§ WHAT YOU ARE ASKED TO DO:
Put each line of the material below into a JSON list of strings, one string per line, with blank lines skipped and the pictures left out.

§ DATA SUPPLIED:
::::::::
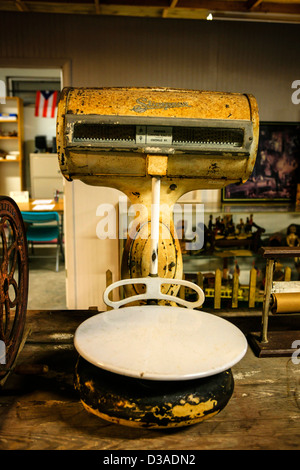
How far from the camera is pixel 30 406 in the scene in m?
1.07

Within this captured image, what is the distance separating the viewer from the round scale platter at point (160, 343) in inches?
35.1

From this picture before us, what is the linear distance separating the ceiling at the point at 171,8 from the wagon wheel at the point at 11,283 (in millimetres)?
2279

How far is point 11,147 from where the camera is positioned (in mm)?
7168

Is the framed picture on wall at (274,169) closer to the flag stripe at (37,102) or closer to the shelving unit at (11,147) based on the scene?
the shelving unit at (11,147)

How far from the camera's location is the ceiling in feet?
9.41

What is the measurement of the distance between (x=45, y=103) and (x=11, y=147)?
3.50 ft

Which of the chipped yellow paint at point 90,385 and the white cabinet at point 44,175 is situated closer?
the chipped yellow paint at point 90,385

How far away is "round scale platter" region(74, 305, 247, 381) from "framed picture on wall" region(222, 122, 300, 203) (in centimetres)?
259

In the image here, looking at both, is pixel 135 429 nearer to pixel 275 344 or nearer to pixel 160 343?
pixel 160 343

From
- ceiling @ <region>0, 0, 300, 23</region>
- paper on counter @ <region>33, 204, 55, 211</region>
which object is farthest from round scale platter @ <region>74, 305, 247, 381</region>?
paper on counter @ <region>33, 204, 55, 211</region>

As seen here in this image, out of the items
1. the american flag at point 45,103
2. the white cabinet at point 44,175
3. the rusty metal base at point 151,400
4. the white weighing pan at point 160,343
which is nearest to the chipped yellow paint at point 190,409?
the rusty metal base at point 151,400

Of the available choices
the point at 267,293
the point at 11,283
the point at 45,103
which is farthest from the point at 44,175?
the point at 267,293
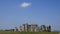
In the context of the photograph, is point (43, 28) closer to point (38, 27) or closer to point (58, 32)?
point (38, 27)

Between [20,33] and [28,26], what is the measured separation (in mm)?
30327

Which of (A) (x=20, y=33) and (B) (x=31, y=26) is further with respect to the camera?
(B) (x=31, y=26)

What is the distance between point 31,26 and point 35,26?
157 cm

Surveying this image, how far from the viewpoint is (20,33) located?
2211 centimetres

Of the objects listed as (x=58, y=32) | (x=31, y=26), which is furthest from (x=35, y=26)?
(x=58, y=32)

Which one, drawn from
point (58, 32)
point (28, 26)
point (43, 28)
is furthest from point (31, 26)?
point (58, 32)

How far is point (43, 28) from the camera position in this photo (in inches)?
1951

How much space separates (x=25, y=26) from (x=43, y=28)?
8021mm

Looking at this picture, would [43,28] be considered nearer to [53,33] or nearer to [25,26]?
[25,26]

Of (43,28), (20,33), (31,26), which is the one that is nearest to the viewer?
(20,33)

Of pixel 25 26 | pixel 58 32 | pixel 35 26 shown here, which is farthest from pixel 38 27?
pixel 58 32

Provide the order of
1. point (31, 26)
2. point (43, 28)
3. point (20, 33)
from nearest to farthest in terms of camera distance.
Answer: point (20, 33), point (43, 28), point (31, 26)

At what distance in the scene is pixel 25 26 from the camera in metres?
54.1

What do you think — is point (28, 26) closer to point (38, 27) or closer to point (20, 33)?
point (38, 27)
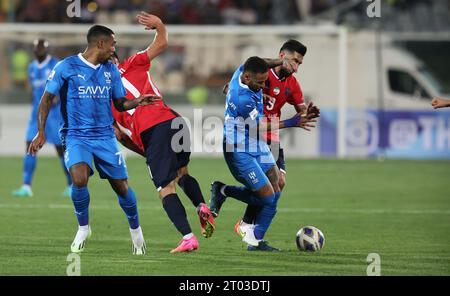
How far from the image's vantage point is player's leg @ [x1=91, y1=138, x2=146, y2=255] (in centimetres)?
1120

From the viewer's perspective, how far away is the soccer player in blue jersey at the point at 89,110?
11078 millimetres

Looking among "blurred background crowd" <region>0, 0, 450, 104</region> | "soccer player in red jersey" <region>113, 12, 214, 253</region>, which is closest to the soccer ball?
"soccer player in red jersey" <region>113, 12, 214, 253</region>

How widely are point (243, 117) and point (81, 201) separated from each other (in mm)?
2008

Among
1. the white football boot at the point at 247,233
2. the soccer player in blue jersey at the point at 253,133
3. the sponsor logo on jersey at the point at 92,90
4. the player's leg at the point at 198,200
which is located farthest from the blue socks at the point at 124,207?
::::::::
§ EXERCISE RESPONSE:
[
  "How far from the camera is pixel 30 406 in the scene in m?",
  "1.07",
  "Within this captured image, what is the distance separating the viewer from the round scale platter at point (160, 343) in inches?",
  "35.1",
  "From this picture before us, what is the linear distance separating the ceiling at the point at 171,8 from the wagon wheel at the point at 11,283 (in millimetres)?",
  "2279",
  "How far is point 11,147 from where the camera is positioned (in mm)?",
  "7168",
  "Is the framed picture on wall at (274,169) closer to the flag stripe at (37,102) or closer to the shelving unit at (11,147) based on the scene?",
  "the shelving unit at (11,147)",
  "How far from the camera's location is the ceiling in feet?",
  "9.41",
  "What is the measurement of the distance between (x=45, y=103) and (x=11, y=147)?",
  "3.50 ft",
  "Which of the chipped yellow paint at point 90,385 and the white cabinet at point 44,175 is situated closer?",
  "the chipped yellow paint at point 90,385",
  "How far away is \"round scale platter\" region(74, 305, 247, 381) from \"framed picture on wall\" region(222, 122, 300, 203) (in centimetres)?",
  "259",
  "In the image here, looking at both, is pixel 135 429 nearer to pixel 275 344 or nearer to pixel 160 343?",
  "pixel 160 343",
  "From",
  "- ceiling @ <region>0, 0, 300, 23</region>",
  "- paper on counter @ <region>33, 204, 55, 211</region>",
  "which object is farthest from round scale platter @ <region>74, 305, 247, 381</region>?",
  "paper on counter @ <region>33, 204, 55, 211</region>",
  "As seen here in this image, out of the items",
  "1. the american flag at point 45,103",
  "2. the white cabinet at point 44,175",
  "3. the rusty metal base at point 151,400",
  "4. the white weighing pan at point 160,343",
  "which is nearest to the chipped yellow paint at point 190,409?",
  "the rusty metal base at point 151,400",
  "Of the available choices",
  "the point at 267,293",
  "the point at 11,283",
  "the point at 45,103",
  "which is farthest from the point at 44,175?",
  "the point at 267,293",
  "In the context of the photograph, is point (43, 28) closer to point (38, 27) or closer to point (58, 32)?",
  "point (38, 27)",
  "Between [20,33] and [28,26], what is the measured separation (in mm)?",
  "30327",
  "Which of (A) (x=20, y=33) and (B) (x=31, y=26) is further with respect to the camera?",
  "(B) (x=31, y=26)",
  "What is the distance between point 31,26 and point 35,26?",
  "157 cm",
  "Surveying this image, how far from the viewpoint is (20,33) located?",
  "2211 centimetres",
  "Of the objects listed as (x=58, y=32) | (x=31, y=26), which is furthest from (x=35, y=26)?",
  "(x=58, y=32)",
  "Which one, drawn from",
  "point (58, 32)",
  "point (28, 26)",
  "point (43, 28)",
  "is furthest from point (31, 26)?",
  "point (58, 32)",
  "How far is point (43, 28) from the camera position in this photo (in inches)?",
  "1951",
  "How much space separates (x=25, y=26) from (x=43, y=28)?",
  "8021mm",
  "Looking at this picture, would [43,28] be considered nearer to [53,33] or nearer to [25,26]?",
  "[25,26]",
  "Of (43,28), (20,33), (31,26), which is the one that is nearest to the viewer?",
  "(20,33)",
  "Of pixel 25 26 | pixel 58 32 | pixel 35 26 shown here, which is farthest from pixel 38 27?",
  "pixel 58 32",
  "Provide the order of",
  "1. point (31, 26)",
  "2. point (43, 28)",
  "3. point (20, 33)",
  "from nearest to farthest in terms of camera distance.",
  "Answer: point (20, 33), point (43, 28), point (31, 26)",
  "At what distance in the scene is pixel 25 26 from the camera in metres?",
  "54.1",
  "What do you think — is point (28, 26) closer to point (38, 27) or closer to point (20, 33)?",
  "point (38, 27)",
  "How far from the image's vantage point is player's leg @ [x1=91, y1=138, x2=146, y2=255] (in centimetres)?",
  "1120",
  "From the viewer's perspective, how far away is the soccer player in blue jersey at the point at 89,110?",
  "11078 millimetres",
  "Looking among \"blurred background crowd\" <region>0, 0, 450, 104</region> | \"soccer player in red jersey\" <region>113, 12, 214, 253</region>, which is closest to the soccer ball?",
  "\"soccer player in red jersey\" <region>113, 12, 214, 253</region>",
  "How widely are point (243, 117) and point (81, 201) separated from each other (in mm)?",
  "2008",
  "Among",
  "1. the white football boot at the point at 247,233",
  "2. the soccer player in blue jersey at the point at 253,133",
  "3. the sponsor logo on jersey at the point at 92,90",
  "4. the player's leg at the point at 198,200",
  "which is located farthest from the blue socks at the point at 124,207?"
]